▸ What needs to be done: Give each entry back by retyping it exactly as written.

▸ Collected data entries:
┌────────

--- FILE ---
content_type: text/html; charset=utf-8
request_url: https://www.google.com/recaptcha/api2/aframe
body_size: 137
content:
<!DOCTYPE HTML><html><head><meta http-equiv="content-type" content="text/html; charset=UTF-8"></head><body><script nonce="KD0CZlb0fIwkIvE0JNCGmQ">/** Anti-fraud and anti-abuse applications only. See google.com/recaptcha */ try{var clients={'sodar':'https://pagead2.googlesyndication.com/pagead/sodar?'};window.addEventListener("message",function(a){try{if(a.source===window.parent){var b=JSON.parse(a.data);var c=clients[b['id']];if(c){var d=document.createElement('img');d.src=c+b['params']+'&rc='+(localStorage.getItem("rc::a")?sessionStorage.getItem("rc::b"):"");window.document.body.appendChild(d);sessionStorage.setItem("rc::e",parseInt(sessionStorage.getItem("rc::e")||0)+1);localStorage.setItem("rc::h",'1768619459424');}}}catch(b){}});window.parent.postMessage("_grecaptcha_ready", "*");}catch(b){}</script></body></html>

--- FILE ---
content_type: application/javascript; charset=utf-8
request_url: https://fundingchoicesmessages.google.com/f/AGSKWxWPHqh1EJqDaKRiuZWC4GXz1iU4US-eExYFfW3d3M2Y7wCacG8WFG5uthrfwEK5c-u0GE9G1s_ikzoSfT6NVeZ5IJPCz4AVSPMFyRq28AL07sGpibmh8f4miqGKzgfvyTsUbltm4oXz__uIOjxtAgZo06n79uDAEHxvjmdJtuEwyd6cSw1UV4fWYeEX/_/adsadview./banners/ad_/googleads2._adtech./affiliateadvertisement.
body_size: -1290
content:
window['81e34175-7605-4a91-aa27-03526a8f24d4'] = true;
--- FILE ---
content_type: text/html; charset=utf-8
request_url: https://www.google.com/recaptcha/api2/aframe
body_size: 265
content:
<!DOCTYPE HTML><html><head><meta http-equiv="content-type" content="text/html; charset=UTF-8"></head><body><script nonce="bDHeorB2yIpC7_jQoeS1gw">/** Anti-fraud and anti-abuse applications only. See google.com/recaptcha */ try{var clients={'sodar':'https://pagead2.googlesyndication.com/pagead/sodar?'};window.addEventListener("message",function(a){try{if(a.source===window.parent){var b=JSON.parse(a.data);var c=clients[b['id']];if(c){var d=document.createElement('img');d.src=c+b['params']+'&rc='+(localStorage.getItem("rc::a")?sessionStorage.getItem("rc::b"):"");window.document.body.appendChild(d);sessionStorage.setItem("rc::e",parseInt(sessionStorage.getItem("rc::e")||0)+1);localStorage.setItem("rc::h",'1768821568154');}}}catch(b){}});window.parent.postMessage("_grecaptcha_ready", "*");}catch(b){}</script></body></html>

└────────

▸ Written answer:
--- FILE ---
content_type: text/html; charset=utf-8
request_url: https://www.google.com/recaptcha/api2/aframe
body_size: 137
content:
<!DOCTYPE HTML><html><head><meta http-equiv="content-type" content="text/html; charset=UTF-8"></head><body><script nonce="KD0CZlb0fIwkIvE0JNCGmQ">/** Anti-fraud and anti-abuse applications only. See google.com/recaptcha */ try{var clients={'sodar':'https://pagead2.googlesyndication.com/pagead/sodar?'};window.addEventListener("message",function(a){try{if(a.source===window.parent){var b=JSON.parse(a.data);var c=clients[b['id']];if(c){var d=document.createElement('img');d.src=c+b['params']+'&rc='+(localStorage.getItem("rc::a")?sessionStorage.getItem("rc::b"):"");window.document.body.appendChild(d);sessionStorage.setItem("rc::e",parseInt(sessionStorage.getItem("rc::e")||0)+1);localStorage.setItem("rc::h",'1768619459424');}}}catch(b){}});window.parent.postMessage("_grecaptcha_ready", "*");}catch(b){}</script></body></html>

--- FILE ---
content_type: application/javascript; charset=utf-8
request_url: https://fundingchoicesmessages.google.com/f/AGSKWxWPHqh1EJqDaKRiuZWC4GXz1iU4US-eExYFfW3d3M2Y7wCacG8WFG5uthrfwEK5c-u0GE9G1s_ikzoSfT6NVeZ5IJPCz4AVSPMFyRq28AL07sGpibmh8f4miqGKzgfvyTsUbltm4oXz__uIOjxtAgZo06n79uDAEHxvjmdJtuEwyd6cSw1UV4fWYeEX/_/adsadview./banners/ad_/googleads2._adtech./affiliateadvertisement.
body_size: -1290
content:
window['81e34175-7605-4a91-aa27-03526a8f24d4'] = true;
--- FILE ---
content_type: text/html; charset=utf-8
request_url: https://www.google.com/recaptcha/api2/aframe
body_size: 265
content:
<!DOCTYPE HTML><html><head><meta http-equiv="content-type" content="text/html; charset=UTF-8"></head><body><script nonce="bDHeorB2yIpC7_jQoeS1gw">/** Anti-fraud and anti-abuse applications only. See google.com/recaptcha */ try{var clients={'sodar':'https://pagead2.googlesyndication.com/pagead/sodar?'};window.addEventListener("message",function(a){try{if(a.source===window.parent){var b=JSON.parse(a.data);var c=clients[b['id']];if(c){var d=document.createElement('img');d.src=c+b['params']+'&rc='+(localStorage.getItem("rc::a")?sessionStorage.getItem("rc::b"):"");window.document.body.appendChild(d);sessionStorage.setItem("rc::e",parseInt(sessionStorage.getItem("rc::e")||0)+1);localStorage.setItem("rc::h",'1768821568154');}}}catch(b){}});window.parent.postMessage("_grecaptcha_ready", "*");}catch(b){}</script></body></html>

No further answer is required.